| Provided passage |
[Start of section]

Oscar-winning director Jonathan Demme (The Silence of the Lambs, Philadelphia) died Wednesday morning in New York City, according to multiple reports. He was 73.
Demme’s publicist confirmed the director died of complications related to esophageal cancer.
IndieWire’s Eric Kohn and Zack Sharf first broke the news of the prolific director’s death Wednesday morning.
Jonathan Demme, the filmmaker whose career ranged from the David Byrne documentary “Stop Making Sense” to the Oscar-winning “The Silence of the Lambs” and “Philadelphia,” died this morning in New York. He was 73.
The cause was esophageal cancer and complications from heart disease, according to a source close to the family. He was originally treated for the disease in 2010, but suffered from a recurrence in 2015, and his condition deteriorated in recent weeks.

[End of section]

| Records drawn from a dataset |

[Start of section]

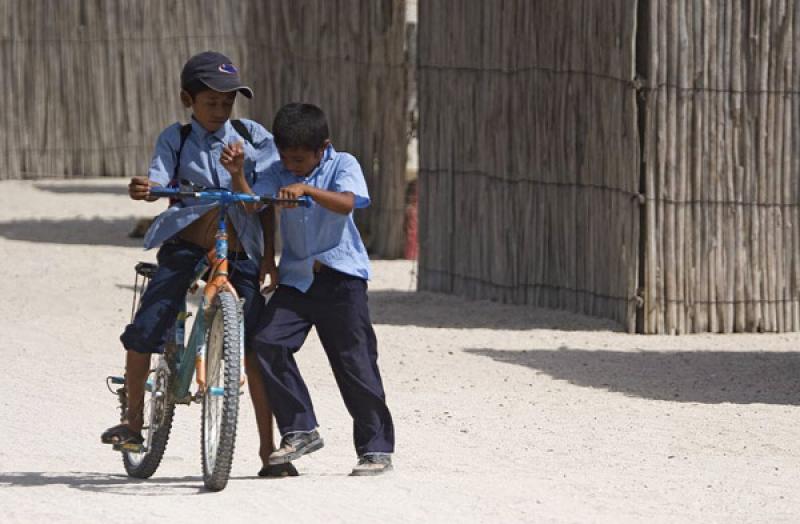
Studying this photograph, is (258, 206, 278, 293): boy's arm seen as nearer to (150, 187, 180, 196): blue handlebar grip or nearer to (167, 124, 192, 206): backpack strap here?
(167, 124, 192, 206): backpack strap

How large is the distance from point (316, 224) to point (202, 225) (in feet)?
1.26

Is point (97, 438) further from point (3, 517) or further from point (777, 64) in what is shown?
point (777, 64)

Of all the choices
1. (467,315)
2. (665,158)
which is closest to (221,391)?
(665,158)

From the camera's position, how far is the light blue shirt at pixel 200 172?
6570mm

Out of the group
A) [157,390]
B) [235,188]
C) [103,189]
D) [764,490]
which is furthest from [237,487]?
[103,189]

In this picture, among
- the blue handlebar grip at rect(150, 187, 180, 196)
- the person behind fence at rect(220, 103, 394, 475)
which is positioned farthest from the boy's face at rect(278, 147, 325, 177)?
the blue handlebar grip at rect(150, 187, 180, 196)

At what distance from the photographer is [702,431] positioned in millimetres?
8008

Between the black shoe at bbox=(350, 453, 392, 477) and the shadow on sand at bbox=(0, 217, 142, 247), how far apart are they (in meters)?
8.80

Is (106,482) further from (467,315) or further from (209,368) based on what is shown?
(467,315)

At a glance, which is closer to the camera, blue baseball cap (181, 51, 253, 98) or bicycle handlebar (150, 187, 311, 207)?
bicycle handlebar (150, 187, 311, 207)

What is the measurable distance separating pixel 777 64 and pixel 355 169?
491 centimetres

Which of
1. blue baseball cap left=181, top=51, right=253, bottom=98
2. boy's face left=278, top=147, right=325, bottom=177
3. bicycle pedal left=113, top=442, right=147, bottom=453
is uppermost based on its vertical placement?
blue baseball cap left=181, top=51, right=253, bottom=98

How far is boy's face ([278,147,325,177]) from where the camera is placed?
657 centimetres

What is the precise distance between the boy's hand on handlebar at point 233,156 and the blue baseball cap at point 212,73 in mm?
233
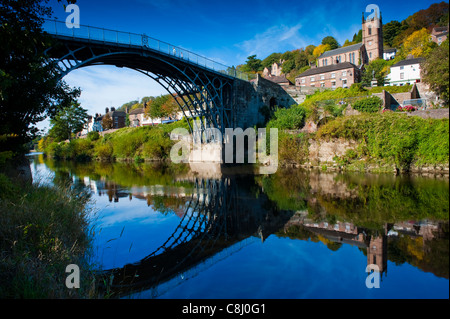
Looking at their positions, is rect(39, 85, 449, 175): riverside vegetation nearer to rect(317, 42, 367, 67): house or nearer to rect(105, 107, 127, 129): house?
rect(317, 42, 367, 67): house

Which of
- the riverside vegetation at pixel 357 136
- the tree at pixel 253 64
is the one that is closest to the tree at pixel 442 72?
the riverside vegetation at pixel 357 136

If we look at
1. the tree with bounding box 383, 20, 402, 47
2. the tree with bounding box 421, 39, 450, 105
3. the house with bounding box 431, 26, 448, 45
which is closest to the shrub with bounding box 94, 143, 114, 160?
the tree with bounding box 421, 39, 450, 105

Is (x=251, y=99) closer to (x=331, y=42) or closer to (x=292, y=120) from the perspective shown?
(x=292, y=120)

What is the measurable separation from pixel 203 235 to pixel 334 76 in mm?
44484

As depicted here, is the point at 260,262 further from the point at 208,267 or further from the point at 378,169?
the point at 378,169

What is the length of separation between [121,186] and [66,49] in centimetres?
902

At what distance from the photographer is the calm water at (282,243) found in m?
4.67

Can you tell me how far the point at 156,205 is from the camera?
11.3 meters

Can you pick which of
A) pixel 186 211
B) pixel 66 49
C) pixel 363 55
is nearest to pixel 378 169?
pixel 186 211

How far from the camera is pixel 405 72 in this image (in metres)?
38.5

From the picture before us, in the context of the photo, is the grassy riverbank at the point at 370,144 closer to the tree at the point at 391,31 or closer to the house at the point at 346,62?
the house at the point at 346,62

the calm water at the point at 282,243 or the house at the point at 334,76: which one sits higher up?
the house at the point at 334,76

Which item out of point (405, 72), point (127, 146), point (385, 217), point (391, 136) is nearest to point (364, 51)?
point (405, 72)

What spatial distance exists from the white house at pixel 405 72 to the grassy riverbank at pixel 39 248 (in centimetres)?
4313
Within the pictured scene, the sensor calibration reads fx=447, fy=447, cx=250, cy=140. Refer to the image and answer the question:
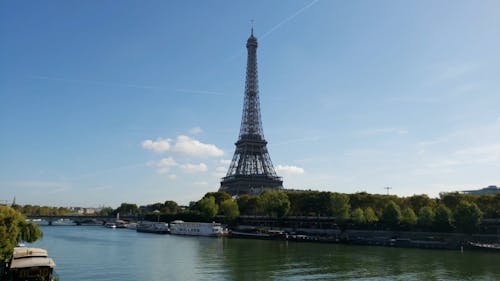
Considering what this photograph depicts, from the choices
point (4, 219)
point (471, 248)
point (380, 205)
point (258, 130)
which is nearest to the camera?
point (4, 219)

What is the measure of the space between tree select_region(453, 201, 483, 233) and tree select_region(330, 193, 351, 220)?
64.2 feet

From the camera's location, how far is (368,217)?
78500mm

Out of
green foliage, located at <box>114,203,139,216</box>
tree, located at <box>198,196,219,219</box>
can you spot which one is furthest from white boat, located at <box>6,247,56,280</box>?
green foliage, located at <box>114,203,139,216</box>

[End of section]

| What is needed |
Continue the report on Jonathan Demme's death from its final sentence. The material above is not needed for the work.

| Result of this task |
Demme maintained a private personal life, but his career was marked by a remarkably versatile creative output that included acclaimed narratives and documentaries films stretching back to the early ’70s. He made his debut with the 1971 biker film “Angels Hard as They Come,” a Roger Corman production during the B-movie producer’s heyday, but his career reached another plane of critical and commercial success with a string of ’80s dramas, including “Melvin and Howard, “Swing Shift,” and “Something Wild.”
Demme reached a new plane of success in the next decade, with the back-to-back releases of “The Silence of the Lambs” and “Philadelphia.” At the same time, he remained an active documentarian, creating the definitive Talking Heads film “Stop Making Sense,” in addition to three films with Neil Young.